MGIC Investment Corp. (NYSE: MTG) announced Wednesday the pricing of its public offering and of sale of 135 million shares of common stock. The stock will be sold for $5.15 per share.

The company has also priced $450 million in aggregate principal amount of two percent convertible senior notes, which are due in 2020. This brings the Milwaukee-based mortgage insurer's total proceeds from the transactions to a bit over $1.1 billion.

According to an announcement on Tuesday, MGIC intends to use the funds for “general corporate purposes.” These may include increasing the capital of the company's subsidiaries and “improving liquidity by providing funds for debt service.”

Recent Success for MGIC

The announcement comes after the company's stock surged on Monday on word of positive housing data, as Benzinga reported. The stock ultimately closed with a 10 percent gain.

Prior to that, on February 28, MGIC rose 27 percent and finished at a 10-month high due to its very successful fourth quarter earnings report.

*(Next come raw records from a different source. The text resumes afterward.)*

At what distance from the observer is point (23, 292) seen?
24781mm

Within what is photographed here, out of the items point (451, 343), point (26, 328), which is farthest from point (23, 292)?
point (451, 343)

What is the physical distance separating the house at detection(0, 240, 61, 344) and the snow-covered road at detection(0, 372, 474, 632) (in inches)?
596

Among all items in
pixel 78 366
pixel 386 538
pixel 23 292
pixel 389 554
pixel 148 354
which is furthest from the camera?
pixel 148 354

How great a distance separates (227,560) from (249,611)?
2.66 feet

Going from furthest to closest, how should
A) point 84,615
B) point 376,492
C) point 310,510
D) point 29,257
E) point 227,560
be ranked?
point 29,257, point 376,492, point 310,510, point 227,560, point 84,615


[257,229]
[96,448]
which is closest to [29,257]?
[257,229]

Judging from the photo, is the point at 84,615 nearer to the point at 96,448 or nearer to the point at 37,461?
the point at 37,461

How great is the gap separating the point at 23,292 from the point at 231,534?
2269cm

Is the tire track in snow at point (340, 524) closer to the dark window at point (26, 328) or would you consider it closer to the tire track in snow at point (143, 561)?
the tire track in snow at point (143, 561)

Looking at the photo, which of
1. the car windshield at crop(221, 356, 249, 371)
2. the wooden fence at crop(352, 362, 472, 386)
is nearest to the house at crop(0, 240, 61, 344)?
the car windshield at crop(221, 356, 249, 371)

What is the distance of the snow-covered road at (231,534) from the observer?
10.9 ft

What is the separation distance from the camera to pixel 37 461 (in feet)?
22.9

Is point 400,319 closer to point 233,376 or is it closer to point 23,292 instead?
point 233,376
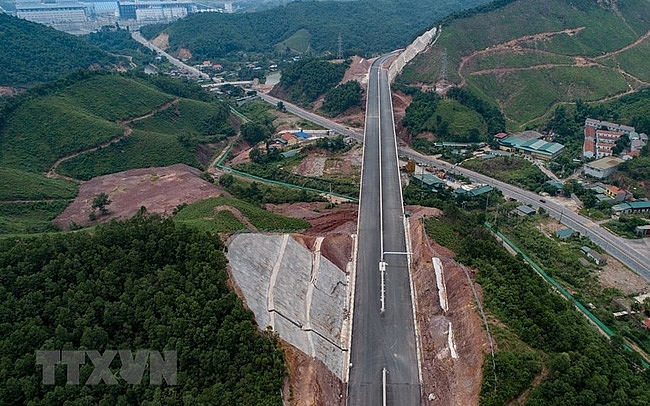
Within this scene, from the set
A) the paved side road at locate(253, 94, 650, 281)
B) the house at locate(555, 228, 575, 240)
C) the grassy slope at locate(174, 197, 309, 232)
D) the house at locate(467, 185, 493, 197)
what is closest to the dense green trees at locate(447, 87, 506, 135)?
the paved side road at locate(253, 94, 650, 281)

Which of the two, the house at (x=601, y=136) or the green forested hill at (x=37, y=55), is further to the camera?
the green forested hill at (x=37, y=55)

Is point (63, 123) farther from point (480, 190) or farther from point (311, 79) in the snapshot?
point (480, 190)

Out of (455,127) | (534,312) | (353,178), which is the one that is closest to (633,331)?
(534,312)

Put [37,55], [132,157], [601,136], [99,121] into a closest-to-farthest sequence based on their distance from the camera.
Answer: [132,157] < [99,121] < [601,136] < [37,55]

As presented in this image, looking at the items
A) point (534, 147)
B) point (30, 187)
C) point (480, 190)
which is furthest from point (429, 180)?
point (30, 187)

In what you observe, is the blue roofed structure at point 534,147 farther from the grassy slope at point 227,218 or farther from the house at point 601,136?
the grassy slope at point 227,218

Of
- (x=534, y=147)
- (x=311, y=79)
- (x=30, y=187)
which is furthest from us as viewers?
(x=311, y=79)

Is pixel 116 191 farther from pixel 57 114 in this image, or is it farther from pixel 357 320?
pixel 357 320

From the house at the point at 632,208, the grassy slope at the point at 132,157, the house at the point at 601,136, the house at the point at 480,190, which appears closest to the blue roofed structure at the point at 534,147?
the house at the point at 601,136
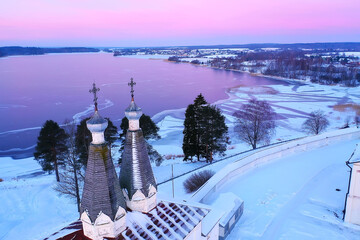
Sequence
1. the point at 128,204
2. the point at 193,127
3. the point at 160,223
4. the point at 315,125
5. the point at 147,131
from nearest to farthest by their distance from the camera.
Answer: the point at 160,223
the point at 128,204
the point at 193,127
the point at 147,131
the point at 315,125

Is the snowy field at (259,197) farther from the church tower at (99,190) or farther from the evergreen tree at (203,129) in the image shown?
the church tower at (99,190)

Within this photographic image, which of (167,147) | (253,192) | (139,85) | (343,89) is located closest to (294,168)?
(253,192)

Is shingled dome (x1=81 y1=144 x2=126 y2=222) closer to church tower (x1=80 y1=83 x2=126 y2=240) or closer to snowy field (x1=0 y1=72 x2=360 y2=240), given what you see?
church tower (x1=80 y1=83 x2=126 y2=240)

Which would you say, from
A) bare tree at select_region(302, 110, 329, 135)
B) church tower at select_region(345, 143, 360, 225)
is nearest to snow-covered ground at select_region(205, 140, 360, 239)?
church tower at select_region(345, 143, 360, 225)

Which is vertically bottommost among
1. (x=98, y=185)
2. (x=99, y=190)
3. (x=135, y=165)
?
(x=99, y=190)

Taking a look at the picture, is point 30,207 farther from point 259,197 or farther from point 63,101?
point 63,101

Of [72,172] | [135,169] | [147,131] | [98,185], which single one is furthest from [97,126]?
[147,131]
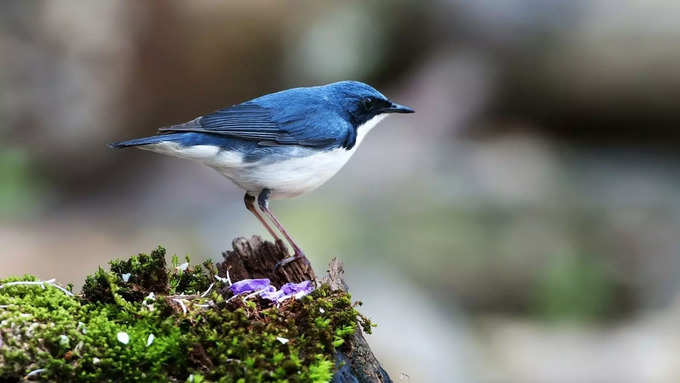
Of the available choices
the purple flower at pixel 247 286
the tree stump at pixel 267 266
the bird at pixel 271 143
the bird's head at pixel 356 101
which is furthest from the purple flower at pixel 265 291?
the bird's head at pixel 356 101

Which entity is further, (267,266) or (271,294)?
(267,266)

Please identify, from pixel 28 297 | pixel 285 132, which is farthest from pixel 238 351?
pixel 285 132

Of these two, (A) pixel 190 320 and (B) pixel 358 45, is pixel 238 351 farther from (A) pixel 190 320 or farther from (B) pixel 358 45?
(B) pixel 358 45

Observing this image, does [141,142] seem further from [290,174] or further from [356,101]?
[356,101]

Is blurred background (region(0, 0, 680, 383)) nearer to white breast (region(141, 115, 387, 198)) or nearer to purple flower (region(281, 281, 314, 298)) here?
white breast (region(141, 115, 387, 198))

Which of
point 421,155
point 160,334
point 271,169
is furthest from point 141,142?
point 421,155

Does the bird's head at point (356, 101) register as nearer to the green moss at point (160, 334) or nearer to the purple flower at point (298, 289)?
the purple flower at point (298, 289)
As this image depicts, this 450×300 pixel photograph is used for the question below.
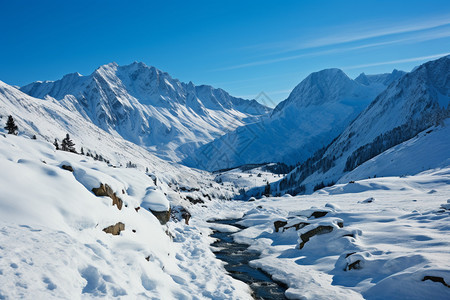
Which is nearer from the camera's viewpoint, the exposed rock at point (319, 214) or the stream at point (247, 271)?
the stream at point (247, 271)

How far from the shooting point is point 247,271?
79.2ft

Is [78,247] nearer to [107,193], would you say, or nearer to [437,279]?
[107,193]

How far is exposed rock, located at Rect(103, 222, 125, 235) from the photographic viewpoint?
16.0m

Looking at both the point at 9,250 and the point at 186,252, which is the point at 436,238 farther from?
the point at 9,250

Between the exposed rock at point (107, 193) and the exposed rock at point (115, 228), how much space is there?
6.70 ft

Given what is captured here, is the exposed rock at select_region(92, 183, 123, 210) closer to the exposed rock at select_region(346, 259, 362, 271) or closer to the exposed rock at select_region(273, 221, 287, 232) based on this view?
the exposed rock at select_region(346, 259, 362, 271)

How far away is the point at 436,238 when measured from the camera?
2059 centimetres

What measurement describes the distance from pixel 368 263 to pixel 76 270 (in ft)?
58.7

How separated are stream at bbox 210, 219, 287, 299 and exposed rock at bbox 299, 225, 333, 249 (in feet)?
17.0

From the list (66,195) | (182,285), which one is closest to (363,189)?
(182,285)

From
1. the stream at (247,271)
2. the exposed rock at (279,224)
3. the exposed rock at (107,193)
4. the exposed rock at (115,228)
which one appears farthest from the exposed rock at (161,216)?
the exposed rock at (279,224)

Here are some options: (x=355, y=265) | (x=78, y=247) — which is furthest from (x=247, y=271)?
(x=78, y=247)

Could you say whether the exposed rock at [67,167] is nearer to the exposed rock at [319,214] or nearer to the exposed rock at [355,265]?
the exposed rock at [355,265]

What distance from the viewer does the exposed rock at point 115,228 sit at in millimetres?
16016
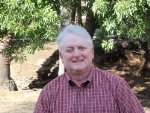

And, the stock performed well through Wednesday, closing at $5.61. This was its highest closing price in 20 months. The stock, which closed at $6 on July 15, 2011, dropped 68.5 percent over the next three and a half weeks, primarily due to poor second-quarter results and issues with Dodd-Frank. Since then, the stock hadn't eclipsed the $6 mark until reaching a high of $6.19 on Wednesday.

MGIC Loses its Magic

Investors don't appear thrilled with MGIC's move to raise $1.1 billion.

The stock had been on a steady climb over the past six months after closing at $1.13 on September 4 - its lowest closing price in the last four years. However, the stock has plunged on Thursday and is back down near $5.

MGIC is down around nine percent on Thursday.

Radian Also Down

Fellow mortgage insurer Radian (NYSE: RDN) is down on Thursday, as well.

The Philadelphia firm released its February delinquency data on Thursday, which may be part of the reason for the decline. However, for no apparent reason, the stock dropped around 6.5 percent on Wednesday. It is not clear whether the stock is on a natural backslide or if the delinquency data has anything to do with it.

Radian is down around six percent on Thursday.